Black, then white. I can’t see anything, and then there’s too much.
It even hurts a little when I open my eyes, but somebody says Are you okay? when I do it. I still feel hazy. I don’t remember anything after taking a swig from the bottle, but I look around and see the dull, sterile recovery room that I woke up in. I can feel the thin, scratchy hospital gown on me, and I see I’ve got an IV drip going into my arm.
I can see a middle-aged nurse standing over me. She has the same look Clara Barton does, in all the old pictures – Tough, but gentle. Her dark hair curls around her face, and her eyes shine a little when she sees me move around.
Her voice is smooth and warming, like having tea in winter. You were in an accident. Other guy wasn’t so lucky, and neither were two of the girls you were in the car with. She’s sad to see it happen, but she couldn’t help it.
I feel like I’ve been punched in the gut. Who was it?
Let’s see… she rifles through her mind, recalling what the facts were. She’s quick, and has answers within seconds. The first was a Roseanne Arthur, age 25, and the second was Vivienne Westwood, age 28. She was about to get married, I think – her fiancée was here earlier.
I feel rotten. She had something, and just like that – it’s gone.
And here I am – I get to live. I get to go home to my jigsaw puzzle life, and her parents get to finish her scrapbook with “our Angel’s always looking down on us” instead of “and they lived happily ever after”.
Is that fair? I’m not even a person. She was somebody. She had a life. I gave mine up to start over again. Twice. She was a woman with love, family, friends, and a future. Even when we were all drinking and ready to party, she was shining – she was the center of the picture. It was her special night.

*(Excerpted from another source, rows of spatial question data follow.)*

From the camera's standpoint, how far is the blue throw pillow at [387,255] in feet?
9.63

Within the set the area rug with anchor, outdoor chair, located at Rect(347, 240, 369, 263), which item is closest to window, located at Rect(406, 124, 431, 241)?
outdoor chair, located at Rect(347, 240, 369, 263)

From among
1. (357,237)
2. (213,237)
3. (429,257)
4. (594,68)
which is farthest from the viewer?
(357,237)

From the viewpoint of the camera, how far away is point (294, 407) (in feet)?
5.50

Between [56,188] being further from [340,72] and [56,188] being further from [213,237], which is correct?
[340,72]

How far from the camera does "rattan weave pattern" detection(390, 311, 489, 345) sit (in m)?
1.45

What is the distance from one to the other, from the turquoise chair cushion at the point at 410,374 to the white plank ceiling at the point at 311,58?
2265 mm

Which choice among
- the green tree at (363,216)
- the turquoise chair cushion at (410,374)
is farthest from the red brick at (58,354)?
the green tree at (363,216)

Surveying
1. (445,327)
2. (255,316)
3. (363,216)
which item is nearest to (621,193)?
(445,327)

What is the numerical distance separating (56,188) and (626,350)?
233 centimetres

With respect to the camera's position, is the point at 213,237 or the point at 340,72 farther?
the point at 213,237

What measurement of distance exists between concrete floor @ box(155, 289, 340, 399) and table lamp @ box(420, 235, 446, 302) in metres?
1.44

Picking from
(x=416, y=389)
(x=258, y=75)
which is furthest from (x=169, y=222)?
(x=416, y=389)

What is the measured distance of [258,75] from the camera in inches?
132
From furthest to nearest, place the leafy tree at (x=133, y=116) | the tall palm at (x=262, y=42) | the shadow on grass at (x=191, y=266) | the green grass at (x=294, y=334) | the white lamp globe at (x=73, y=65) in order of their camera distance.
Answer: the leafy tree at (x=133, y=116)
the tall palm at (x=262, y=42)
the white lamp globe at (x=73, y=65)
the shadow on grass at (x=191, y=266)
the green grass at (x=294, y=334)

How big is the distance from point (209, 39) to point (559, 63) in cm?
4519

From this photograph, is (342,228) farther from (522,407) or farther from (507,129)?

Why did it have to be her night to die?
The nurse turns around, and Tre walks in. He looks like he’s been crying in the hall, but he’s happy to see me. You need a tissue? I joke.
He chuckles. Yeah. Glad you made it, though.
Oh yeah, he stops himself, and pulls a card from his back pocket, and puts it in my hands, everybody back at the house wanted me to give you this, they want you to get home soon.
The get-well card’s got a dog in a doctor’s jacket, and he’s licking a patient, and on the inside, it says, Don’t worry, you can lick this! I laugh, because it’s just so, so bad.
Thought you’d like it, he says. Oh yeah, you remember my friend Matt – from the party?
How could I forget? He was gorgeous – at least, that’s what Polly said. I still want to bang him, even if he ran off screaming. Yeah, I remember him. What happened?
Well, he got a little scared after that stunt you pulled – I think everybody was a little scared when I almost broke a guy’s arm, even me – but he also had to skip town for a job on an oil rig for a couple of months, it was kind of his going away party.
Okay, that’s a decent excuse. He got in a couple of days ago, want me to go beat him up for not writing a letter or something? Tre loves saying stuff like that.
Nah. But if he wants to say hi, he’d better bring flowers hmm, I could really go for some good ice cream and strawberry ice cream oh, almost forgot and Peeps!
Hell of a list. I’ll let him know. Tre smiles. Take care, Sev.
He waves bye and half-leaves, before he turns around and says Shit, almost forgot. Here’s your book.
My copy of The Once and Future King is placed gently in my hands. I figured you could use some reading material. Can’t watch soaps all day! He laughs, I do too. But I think it’s because I can’t imagine people watching soap all day, or washing their hands with it.